Some of our more energetic readers, lately out of practice in their clubbing activities, may still be feeling the excesses of Sunday night and Monday morning, when revellers flocked to dancefloors and nightspots for the first time after a lengthy lockdown.
Hopefully for nightclub operators, huge pent-up spending was in evidence and the punters will back next weekend. Nonetheless, it’s highly unlikely that these business owners will be in the party mood for some time. In contrast to outdoor-focused leisure businesses such as campsites and trailer parks, which saw revenues in May 2021 more than 50% up on May 2019, indoor venues were nearly 50% worse off, with pubs and clubs down 61%.
That was clearly before ‘Freedom Day’, but a combination of continued caution, staffing problems and closures from the present ‘pingdemic’, as well as the end of Government financial support, mean that leisure and hospitality are far from out of the woods.
Covid has only highlighted what has always been the case: the hypersensitivity of these sectors to changes in the economic environment. Typically bearing high levels of fixed costs and operational gearing, leisure and hospitality businesses clearly take disproportionate hits to profitability when there is a reduction in revenue.
A notable fixed cost for operators in these areas is real estate, whether that means rent on a restaurant unit or estate, a commercial mortgage on premises such as a club, or a long lease on a hotel.
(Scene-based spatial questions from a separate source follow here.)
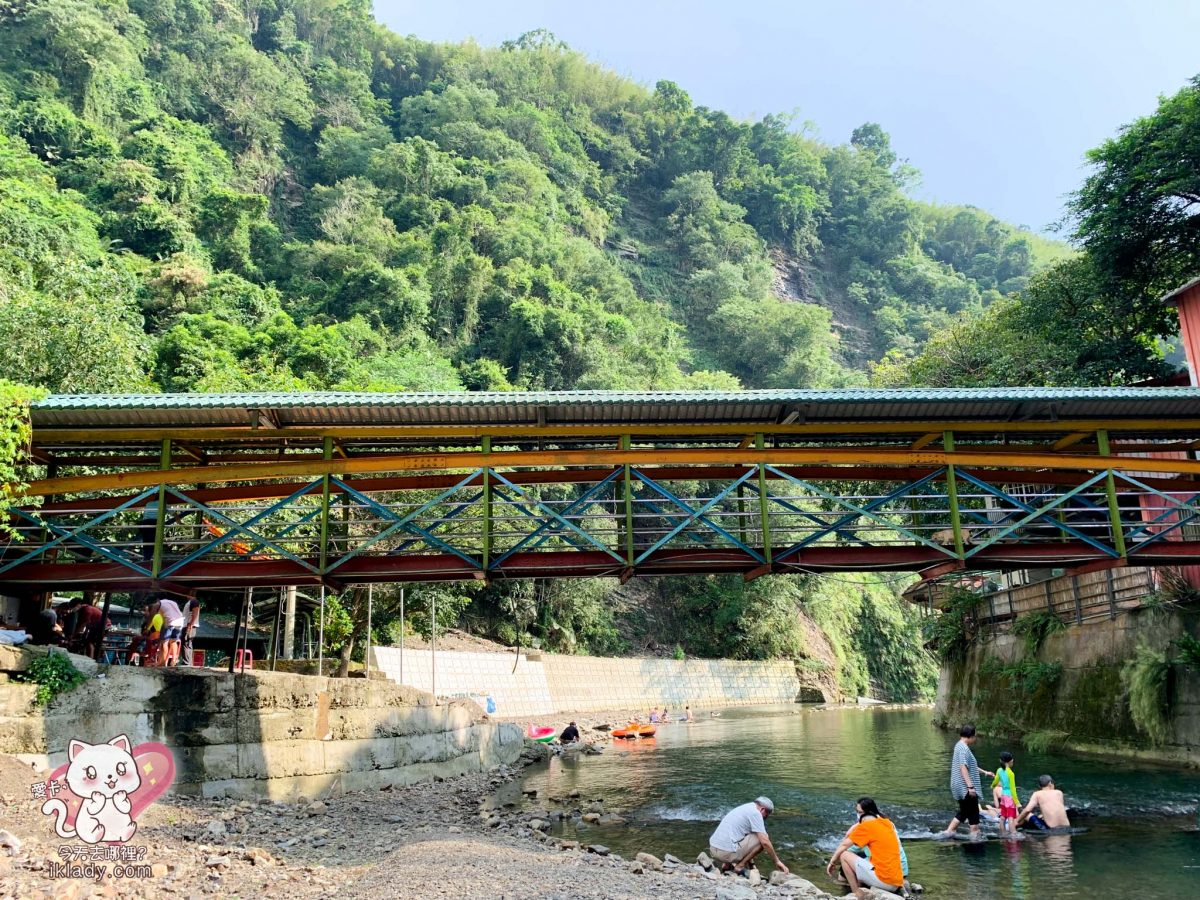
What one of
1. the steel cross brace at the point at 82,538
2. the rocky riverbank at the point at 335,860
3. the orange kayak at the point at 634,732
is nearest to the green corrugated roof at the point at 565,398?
the steel cross brace at the point at 82,538

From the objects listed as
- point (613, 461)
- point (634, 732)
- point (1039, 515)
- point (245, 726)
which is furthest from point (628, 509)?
point (634, 732)

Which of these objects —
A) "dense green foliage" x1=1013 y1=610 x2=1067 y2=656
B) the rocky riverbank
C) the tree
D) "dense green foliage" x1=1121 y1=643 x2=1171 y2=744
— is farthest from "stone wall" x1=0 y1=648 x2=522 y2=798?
the tree

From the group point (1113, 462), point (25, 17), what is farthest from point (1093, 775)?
point (25, 17)

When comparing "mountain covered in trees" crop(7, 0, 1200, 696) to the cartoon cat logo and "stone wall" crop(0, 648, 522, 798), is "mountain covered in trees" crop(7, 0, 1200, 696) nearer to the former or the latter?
"stone wall" crop(0, 648, 522, 798)

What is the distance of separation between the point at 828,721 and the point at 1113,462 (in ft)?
71.7

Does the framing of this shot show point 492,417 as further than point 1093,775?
No

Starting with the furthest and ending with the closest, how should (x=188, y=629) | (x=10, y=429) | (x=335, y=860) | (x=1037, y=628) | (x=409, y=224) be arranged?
1. (x=409, y=224)
2. (x=1037, y=628)
3. (x=188, y=629)
4. (x=10, y=429)
5. (x=335, y=860)

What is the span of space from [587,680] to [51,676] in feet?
83.4

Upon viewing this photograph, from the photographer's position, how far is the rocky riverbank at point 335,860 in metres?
6.85

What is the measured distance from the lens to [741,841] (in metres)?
9.24

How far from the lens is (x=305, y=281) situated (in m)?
42.7

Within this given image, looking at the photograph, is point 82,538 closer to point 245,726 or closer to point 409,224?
point 245,726

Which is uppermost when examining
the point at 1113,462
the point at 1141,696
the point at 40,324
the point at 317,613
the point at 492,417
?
the point at 40,324

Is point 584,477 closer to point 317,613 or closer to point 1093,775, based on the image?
point 1093,775
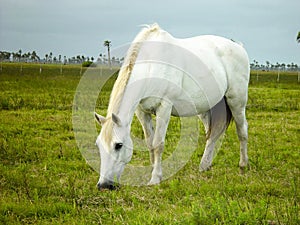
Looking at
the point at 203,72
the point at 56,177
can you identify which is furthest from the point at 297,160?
the point at 56,177

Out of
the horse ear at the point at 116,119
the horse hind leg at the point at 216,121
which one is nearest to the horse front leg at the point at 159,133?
the horse ear at the point at 116,119

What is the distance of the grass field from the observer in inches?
138

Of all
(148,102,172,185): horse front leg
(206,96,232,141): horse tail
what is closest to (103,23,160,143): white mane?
(148,102,172,185): horse front leg

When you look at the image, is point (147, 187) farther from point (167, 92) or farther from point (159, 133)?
point (167, 92)

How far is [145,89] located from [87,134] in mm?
3629

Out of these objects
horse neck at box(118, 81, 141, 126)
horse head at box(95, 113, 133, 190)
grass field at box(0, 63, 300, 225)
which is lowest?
grass field at box(0, 63, 300, 225)

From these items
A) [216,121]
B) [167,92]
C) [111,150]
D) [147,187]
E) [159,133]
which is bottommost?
[147,187]

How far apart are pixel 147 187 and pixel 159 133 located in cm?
70

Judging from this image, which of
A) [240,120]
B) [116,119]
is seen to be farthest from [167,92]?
[240,120]

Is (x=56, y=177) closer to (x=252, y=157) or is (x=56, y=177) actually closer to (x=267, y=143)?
(x=252, y=157)

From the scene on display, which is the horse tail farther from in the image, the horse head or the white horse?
the horse head

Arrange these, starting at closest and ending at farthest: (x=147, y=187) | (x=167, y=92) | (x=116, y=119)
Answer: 1. (x=116, y=119)
2. (x=147, y=187)
3. (x=167, y=92)

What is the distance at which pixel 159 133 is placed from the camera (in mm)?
4980

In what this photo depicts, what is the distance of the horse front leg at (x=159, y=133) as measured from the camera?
16.1 feet
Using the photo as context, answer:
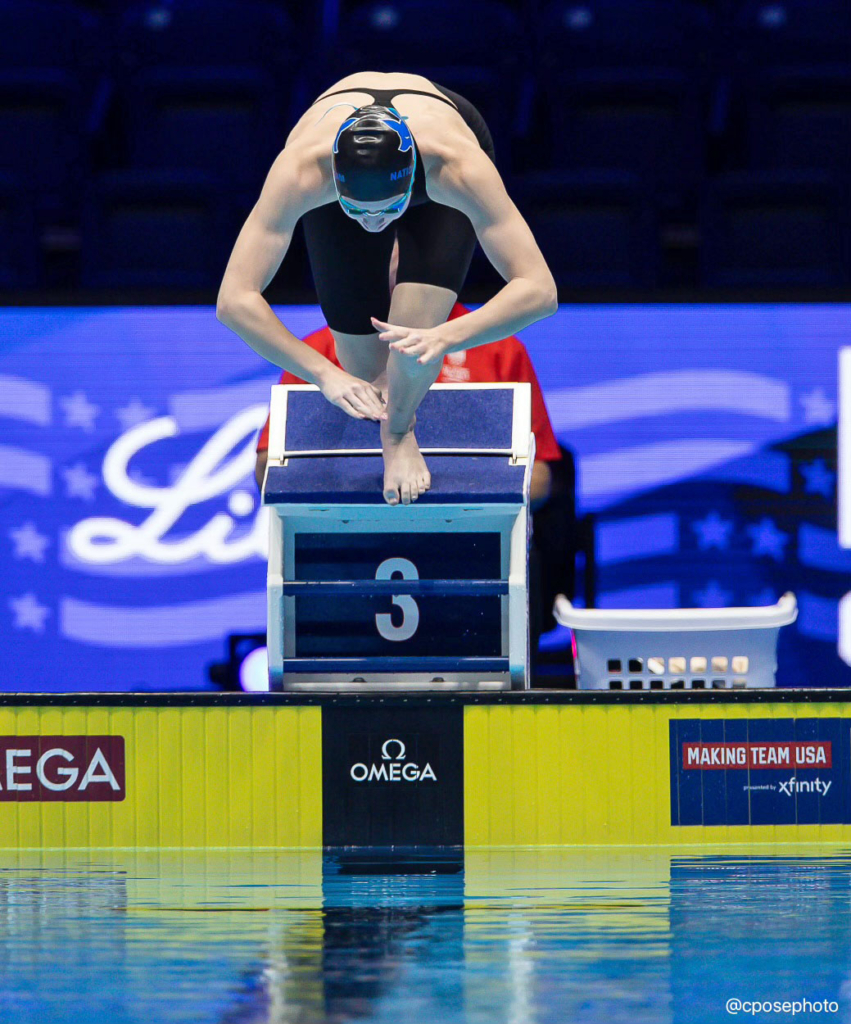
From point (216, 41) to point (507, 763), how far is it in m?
3.43

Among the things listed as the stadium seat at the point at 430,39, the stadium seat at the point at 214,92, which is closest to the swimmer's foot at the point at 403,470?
the stadium seat at the point at 214,92

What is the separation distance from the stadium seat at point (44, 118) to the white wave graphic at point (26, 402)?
3.67ft

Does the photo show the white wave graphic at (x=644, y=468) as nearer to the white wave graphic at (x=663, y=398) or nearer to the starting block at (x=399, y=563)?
the white wave graphic at (x=663, y=398)

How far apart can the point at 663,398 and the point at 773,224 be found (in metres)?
0.93

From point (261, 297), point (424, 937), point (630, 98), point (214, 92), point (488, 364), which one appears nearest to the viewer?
point (424, 937)

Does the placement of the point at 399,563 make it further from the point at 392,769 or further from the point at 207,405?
the point at 207,405

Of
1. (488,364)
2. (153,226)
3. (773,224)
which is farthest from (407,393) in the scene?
(773,224)

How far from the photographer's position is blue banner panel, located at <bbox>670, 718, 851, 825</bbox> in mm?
2918

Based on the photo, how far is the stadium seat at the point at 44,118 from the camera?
16.1 feet

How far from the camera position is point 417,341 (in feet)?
9.30

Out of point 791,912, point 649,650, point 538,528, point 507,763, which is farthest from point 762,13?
point 791,912

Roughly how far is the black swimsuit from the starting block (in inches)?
10.8

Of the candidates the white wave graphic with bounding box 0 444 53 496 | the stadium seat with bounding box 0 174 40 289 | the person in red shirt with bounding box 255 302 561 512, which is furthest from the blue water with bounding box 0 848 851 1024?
the stadium seat with bounding box 0 174 40 289

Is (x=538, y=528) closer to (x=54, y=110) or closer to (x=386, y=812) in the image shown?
(x=386, y=812)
Very soon after the first lockdown commenced in March 2020, Buchler Phillips began accepting engagements on behalf of several leisure companies, large and small, with related issues around property costs, not least because their operations had been thriving ahead of the pandemic.
In the spirit of turnaround and restructuring, the best approach to resolving real estate issues for leisure and hospitality businesses is to find constructive solutions and lowering the tone of the discussions in the best long term interests of both parties in a contract. In recent times, agreeing a revised, turnover based rent has been one possibility to keep businesses in this sector operating from their established premises, while remove the risk of a void for landlords.
Looking ahead at future-proofing businesses in these sectors, it is possible to plan for obstacles. Leisure and hospitality are ultimately consumer focused sectors where tastes and buying patterns may change. They are highly competitive, with points of difference difficult to establish outside the obvious areas of value for money and superior service.
A critical element of planning is managing fixed costs as tightly as possible, therefore mitigating the impact of all types of business interruption or unexpected changes in the competitive landscape. There are many specific areas worth addressing for the long term: improving efficiencies, productivity and cost saving; hospitality industry-specific issues regarding tax, VAT, HMRC and PAYE; employment issues; cash flow optimisation; asset reviews; leasing and finance options for equipment. And a good deal more.
The key is not to leave any of this too late. Pubs, clubs and hotels need all the help they can get in shifting the Covid hangover once and for all.